BALB/c mice (three mice per group) were immunized twice intranasally with 10⁴, 10⁵, or 10⁶ PFU of the PB2-RSVF virus. Two weeks after the boost immunization, IgG (A) and IgA (B, C, and D) antibodies in undiluted serum (A and B), nasal wash (C), and BAL (D) samples were detected by using an ELISA. Mice immunized with heat-inactivated RSV (HI-RSV), infected with live RSV (values for 1:100 dilution), or mock immunized with PBS served as controls. Values are expressed as the mean absorbance ± SD (n=3). Statistical significance is indicated by asterisks (*, P ≤ 0.05; **, P ≤ 0.01; ***, P ≤ 0.001).
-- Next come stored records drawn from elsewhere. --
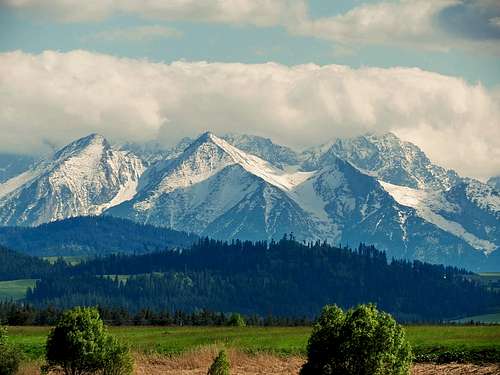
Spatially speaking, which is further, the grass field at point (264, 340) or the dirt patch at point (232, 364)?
the dirt patch at point (232, 364)

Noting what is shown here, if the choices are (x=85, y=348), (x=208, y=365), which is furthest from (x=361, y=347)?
(x=208, y=365)

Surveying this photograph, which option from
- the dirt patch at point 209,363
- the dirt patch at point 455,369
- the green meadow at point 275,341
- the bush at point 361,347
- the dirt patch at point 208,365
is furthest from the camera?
the dirt patch at point 209,363

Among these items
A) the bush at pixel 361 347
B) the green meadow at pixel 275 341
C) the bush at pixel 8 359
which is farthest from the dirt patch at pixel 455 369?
the bush at pixel 8 359

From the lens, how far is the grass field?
139 m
Fig. 6. Body weight changes of mice after virus challenge

(A) Body weight changes and survival rates of mice challenged with influenza virus. Mice were immunized twice with 10⁴, 10⁵, or 10⁶ PFU of the PB2-RSVF virus or controls (formalin-inactivated PR8 [FI-PR8] virus and PBS). Two weeks after the boost immunization, mice were challenged with 10 MLD₅₀ of PR8 virus. Body weight (upper panel) and survival (lower panel) were monitored daily for two weeks. (B) Body weight changes and survival rates of mice challenged with RSV. Mice were immunized twice with 10⁴, 10⁵, or 10⁶ PFU of the PB2-RSVF virus or controls (heat-inactivated RSV [HI-RSV] and PBS). Two weeks after the boost immunization, mice were challenged with 10^6.5 TCID₅₀ of RSV. Body weight (upper panel) and survival (lower panel) were monitored daily for two weeks. Values are expressed as mean changes in body weight (n=3). Bars represent SD.